Although Jose Alfredo “Gordo Maciso” Rodriguez had admitted in May to playing a role in one of the kidnappings that ended in the safe release of the victim, U.S. District Judge Randy Crane said Wednesday he still intended to hold him responsible for another case that ended in a brutal slaying.
Under federal sentencing guidelines, Rodriguez was allowed to withdraw his guilty plea and is now scheduled to take his case before a jury in June.
Crane’s decision came one day after he imposed a life sentence on another member of the group — Luis “Comandante Cua Cua” Avila Hernandez — for organizing the 2008 kidnapping of a Weslaco drug smuggler.
Avila and several armed accomplices forced 29-year-old Daniel Ramirez from a north Weslaco convenience store Aug. 21 of that year and held him hostage at a Mission ranch before ultimately smuggling him into Mexico.
Federal prosecutors allege that kidnapping and those with which Rodriguez has been charged were all part of a scheme to extend the Zetas’ influence north of the U.S.-Mexico border.
Throughout fall 2008, though, top leadership in Reynosa sought to expand the organization’s control of southern Texas by taxing drug smugglers operating in the Rio Grande Valley. Those who refused were targeted for abduction by Avila, Rodriguez and their accomplices.
Rodriguez pleaded guilty to one count of kidnapping stemming from the September 2008 abduction of a man who was beaten with hammers and rifles before ultimately being released for a ransom of $40,000 and two vehicles.
Another of Rodriguez’s alleged victims wasn’t so lucky.
The cell kidnapped Sergio Arturo Zepeda on Oct. 7, 2008, and tortured him for several hours, seeking a load of cocaine they believed he had. At one point, the men allegedly electrocuted Zepeda until he was foaming at the mouth, Crane said Wednesday.
“To quote the words of the kidnappers, he was then ‘smoked’,” the judge said. “In my understanding, that slang means his body was burned.”
Ramirez, too, met a grisly fate after the kidnapping cell targeted him.
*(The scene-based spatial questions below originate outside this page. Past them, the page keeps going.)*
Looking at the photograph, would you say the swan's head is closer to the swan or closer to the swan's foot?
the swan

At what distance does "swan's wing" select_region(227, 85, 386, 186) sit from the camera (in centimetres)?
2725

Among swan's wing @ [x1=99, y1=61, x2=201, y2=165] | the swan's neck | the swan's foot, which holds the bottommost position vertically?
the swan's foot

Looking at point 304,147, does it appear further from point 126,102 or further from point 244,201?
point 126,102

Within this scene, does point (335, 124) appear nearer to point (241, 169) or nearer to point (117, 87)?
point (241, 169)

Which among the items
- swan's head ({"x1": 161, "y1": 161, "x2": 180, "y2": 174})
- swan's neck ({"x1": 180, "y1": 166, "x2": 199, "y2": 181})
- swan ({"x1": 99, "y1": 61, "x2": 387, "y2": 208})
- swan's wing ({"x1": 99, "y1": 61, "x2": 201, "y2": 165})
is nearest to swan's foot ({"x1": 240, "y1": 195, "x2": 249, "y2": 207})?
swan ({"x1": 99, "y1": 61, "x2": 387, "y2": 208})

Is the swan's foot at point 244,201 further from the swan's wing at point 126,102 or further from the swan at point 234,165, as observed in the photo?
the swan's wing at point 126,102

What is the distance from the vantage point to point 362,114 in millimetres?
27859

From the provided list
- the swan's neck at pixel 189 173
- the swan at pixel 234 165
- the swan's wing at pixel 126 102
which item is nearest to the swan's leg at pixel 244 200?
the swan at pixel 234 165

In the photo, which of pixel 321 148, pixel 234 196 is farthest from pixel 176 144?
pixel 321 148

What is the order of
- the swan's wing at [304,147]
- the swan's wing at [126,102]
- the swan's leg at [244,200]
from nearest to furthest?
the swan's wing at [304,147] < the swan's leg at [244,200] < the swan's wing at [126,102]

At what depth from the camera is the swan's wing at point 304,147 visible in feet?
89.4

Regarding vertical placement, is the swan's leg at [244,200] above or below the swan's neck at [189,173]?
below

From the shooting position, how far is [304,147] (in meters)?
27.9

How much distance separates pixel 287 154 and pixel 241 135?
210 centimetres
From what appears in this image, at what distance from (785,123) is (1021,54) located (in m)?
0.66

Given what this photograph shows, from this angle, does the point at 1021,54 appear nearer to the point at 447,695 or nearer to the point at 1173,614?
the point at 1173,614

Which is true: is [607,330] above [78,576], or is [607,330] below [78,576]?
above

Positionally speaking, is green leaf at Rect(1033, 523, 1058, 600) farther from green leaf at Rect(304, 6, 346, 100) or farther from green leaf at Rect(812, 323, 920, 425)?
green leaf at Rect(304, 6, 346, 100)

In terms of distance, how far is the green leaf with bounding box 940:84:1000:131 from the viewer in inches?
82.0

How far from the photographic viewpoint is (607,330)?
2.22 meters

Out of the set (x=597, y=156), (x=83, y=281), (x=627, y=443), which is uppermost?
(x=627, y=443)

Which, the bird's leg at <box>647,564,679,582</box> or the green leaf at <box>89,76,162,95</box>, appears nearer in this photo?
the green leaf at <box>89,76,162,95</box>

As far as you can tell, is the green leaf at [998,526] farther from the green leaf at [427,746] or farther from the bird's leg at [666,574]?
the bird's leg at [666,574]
Witnesses testified at Avila’s trial in January that the group tortured the Weslaco man for several hours in hopes of securing a ransom from his family before putting him in an oil drum and dousing him with acid.
Crane sentenced Daniel Cavazos Reyes — another participant in that abduction — to 20 years in prison Wednesday, citing the less significant role he played.
Throughout his sentencing hearing, Cavazos maintained that he was not a member of the Zetas and had only met the kidnappers while fixing one of their cars. The men pressured him into participating in Ramirez’s abduction and forced him to hold a gun, he said. During the attack on the convenience store, Cavazos’ weapon went off and struck one of the members of the cell.
“I have accepted responsibility for my actions,” Cavazos said in Spanish. “I know I made a mistake, and I want to pay for my mistake.”
In all, federal authorities have charged 11 men in connection with the kidnapping ring. Five have been convicted. Two more are in custody and are awaiting trial.